Cependant, le rôle que jouera l’ICE n’est pas encore clair. Récemment, Rodney Barreto, le coprésident du Comité organisateur de Miami, a affirmé avoir reçu l’assurance du secrétaire d’État américain Marco Rubio qu’aucun agent de l’ICE ne serait présent dans le stade pendant les matchs de la Coupe du monde. Mais d’après Worden, la guerre culturelle menée par le président des États-Unis Donald Trump continuera pendant le Mondial.

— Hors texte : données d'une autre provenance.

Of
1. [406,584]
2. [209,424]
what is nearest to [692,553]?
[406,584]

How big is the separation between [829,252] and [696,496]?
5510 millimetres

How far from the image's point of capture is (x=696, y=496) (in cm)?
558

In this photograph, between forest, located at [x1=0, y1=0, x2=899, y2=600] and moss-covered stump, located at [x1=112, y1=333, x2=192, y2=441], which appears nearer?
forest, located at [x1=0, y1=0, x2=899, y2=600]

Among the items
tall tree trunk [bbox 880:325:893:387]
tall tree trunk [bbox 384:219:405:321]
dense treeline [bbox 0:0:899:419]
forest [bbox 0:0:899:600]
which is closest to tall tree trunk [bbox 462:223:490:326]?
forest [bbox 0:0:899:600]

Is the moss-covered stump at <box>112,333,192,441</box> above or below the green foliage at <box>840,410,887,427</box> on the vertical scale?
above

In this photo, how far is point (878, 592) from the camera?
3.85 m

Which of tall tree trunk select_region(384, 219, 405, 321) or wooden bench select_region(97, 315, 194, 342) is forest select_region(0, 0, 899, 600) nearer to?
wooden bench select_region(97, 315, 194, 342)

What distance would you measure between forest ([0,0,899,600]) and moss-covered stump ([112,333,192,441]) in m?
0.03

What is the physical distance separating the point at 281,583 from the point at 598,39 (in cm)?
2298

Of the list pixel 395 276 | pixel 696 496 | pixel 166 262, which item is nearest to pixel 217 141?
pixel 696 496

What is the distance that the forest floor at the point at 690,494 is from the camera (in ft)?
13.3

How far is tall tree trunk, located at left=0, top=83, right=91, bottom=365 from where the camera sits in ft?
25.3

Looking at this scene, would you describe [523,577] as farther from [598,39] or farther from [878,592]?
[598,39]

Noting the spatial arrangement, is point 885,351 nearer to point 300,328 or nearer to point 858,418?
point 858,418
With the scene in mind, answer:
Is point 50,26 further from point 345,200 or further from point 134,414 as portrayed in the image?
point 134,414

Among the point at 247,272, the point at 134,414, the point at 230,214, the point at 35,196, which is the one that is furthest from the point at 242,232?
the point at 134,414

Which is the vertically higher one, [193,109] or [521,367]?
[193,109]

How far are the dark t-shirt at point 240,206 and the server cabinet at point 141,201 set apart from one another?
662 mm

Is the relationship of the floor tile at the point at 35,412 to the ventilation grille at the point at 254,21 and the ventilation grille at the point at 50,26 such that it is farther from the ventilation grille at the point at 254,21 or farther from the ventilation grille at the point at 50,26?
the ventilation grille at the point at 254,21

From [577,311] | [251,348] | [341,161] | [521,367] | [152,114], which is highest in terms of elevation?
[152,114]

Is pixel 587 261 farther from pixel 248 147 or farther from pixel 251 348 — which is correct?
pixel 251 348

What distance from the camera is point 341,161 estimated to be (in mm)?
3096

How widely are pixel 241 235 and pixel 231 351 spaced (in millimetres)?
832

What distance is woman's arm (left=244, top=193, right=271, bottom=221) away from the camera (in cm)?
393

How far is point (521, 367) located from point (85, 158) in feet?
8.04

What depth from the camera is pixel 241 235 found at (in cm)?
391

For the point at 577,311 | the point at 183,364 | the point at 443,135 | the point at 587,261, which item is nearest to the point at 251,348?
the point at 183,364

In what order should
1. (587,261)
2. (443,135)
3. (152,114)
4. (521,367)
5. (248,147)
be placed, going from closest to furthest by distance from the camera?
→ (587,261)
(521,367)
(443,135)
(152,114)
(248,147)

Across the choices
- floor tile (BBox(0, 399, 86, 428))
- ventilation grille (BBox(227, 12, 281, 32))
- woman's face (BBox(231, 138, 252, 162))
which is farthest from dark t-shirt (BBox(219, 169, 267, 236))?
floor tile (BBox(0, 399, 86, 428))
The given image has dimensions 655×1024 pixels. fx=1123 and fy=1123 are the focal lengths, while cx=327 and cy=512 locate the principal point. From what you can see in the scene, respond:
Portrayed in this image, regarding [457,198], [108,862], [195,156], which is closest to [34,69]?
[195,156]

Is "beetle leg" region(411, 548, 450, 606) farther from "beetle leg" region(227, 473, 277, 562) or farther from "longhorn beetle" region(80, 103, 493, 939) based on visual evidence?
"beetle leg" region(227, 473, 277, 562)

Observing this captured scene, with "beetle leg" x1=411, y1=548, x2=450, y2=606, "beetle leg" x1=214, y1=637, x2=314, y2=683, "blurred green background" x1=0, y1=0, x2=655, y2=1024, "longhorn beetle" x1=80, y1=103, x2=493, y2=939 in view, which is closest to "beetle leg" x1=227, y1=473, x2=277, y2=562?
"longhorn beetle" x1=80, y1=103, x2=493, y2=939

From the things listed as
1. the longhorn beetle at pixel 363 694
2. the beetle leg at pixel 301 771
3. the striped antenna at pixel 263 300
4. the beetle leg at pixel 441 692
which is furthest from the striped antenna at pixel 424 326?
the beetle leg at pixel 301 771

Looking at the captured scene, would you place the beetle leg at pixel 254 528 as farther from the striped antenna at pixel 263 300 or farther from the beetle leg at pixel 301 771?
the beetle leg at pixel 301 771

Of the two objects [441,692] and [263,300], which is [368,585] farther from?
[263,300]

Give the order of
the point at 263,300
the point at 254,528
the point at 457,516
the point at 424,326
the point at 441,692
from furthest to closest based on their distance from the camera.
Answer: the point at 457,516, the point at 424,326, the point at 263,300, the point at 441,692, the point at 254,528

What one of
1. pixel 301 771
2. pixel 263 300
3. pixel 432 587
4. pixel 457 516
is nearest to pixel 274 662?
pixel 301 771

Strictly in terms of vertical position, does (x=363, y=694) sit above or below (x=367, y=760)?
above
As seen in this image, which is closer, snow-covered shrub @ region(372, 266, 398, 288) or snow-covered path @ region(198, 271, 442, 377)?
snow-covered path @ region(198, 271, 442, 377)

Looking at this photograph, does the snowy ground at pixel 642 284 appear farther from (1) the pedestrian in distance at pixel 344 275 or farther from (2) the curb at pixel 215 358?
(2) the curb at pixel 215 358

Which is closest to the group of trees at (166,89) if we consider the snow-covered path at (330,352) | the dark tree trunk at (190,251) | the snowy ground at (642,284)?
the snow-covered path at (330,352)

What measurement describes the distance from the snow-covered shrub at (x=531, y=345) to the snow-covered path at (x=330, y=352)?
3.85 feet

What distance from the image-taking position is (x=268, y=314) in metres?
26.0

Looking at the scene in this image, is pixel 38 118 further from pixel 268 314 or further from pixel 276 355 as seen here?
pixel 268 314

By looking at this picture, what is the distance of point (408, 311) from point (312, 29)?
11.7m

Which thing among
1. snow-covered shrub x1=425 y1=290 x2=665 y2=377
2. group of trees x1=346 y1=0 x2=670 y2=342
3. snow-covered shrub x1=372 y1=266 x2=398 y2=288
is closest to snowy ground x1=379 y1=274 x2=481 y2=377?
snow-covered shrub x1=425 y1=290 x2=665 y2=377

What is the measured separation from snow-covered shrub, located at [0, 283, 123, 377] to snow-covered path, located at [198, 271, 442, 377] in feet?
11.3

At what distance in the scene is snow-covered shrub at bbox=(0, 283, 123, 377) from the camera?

«Prenez, par exemple, le manque de mesures en faveur des droits humains dans les villes hôtes. Elles sont censées garantir la protection des minorités et des groupes vulnérables, y compris les groupes LGBT. Mais sur les quatre plans d’actions publiés aux États-Unis, seul celui d’Atlanta mentionne les droits des personnes LGBT», a pointé Worden.
Elle ajoute que le Prix de la paix FIFA attribué à Trump fin d’année passée est «une forme de corruption». «C’est une invention destinée à flatter un homme qui ne défend pas la paix, mais l’oppression violente des citoyens américains, les bombardements hors des frontières du pays et les guerres à l’étranger.»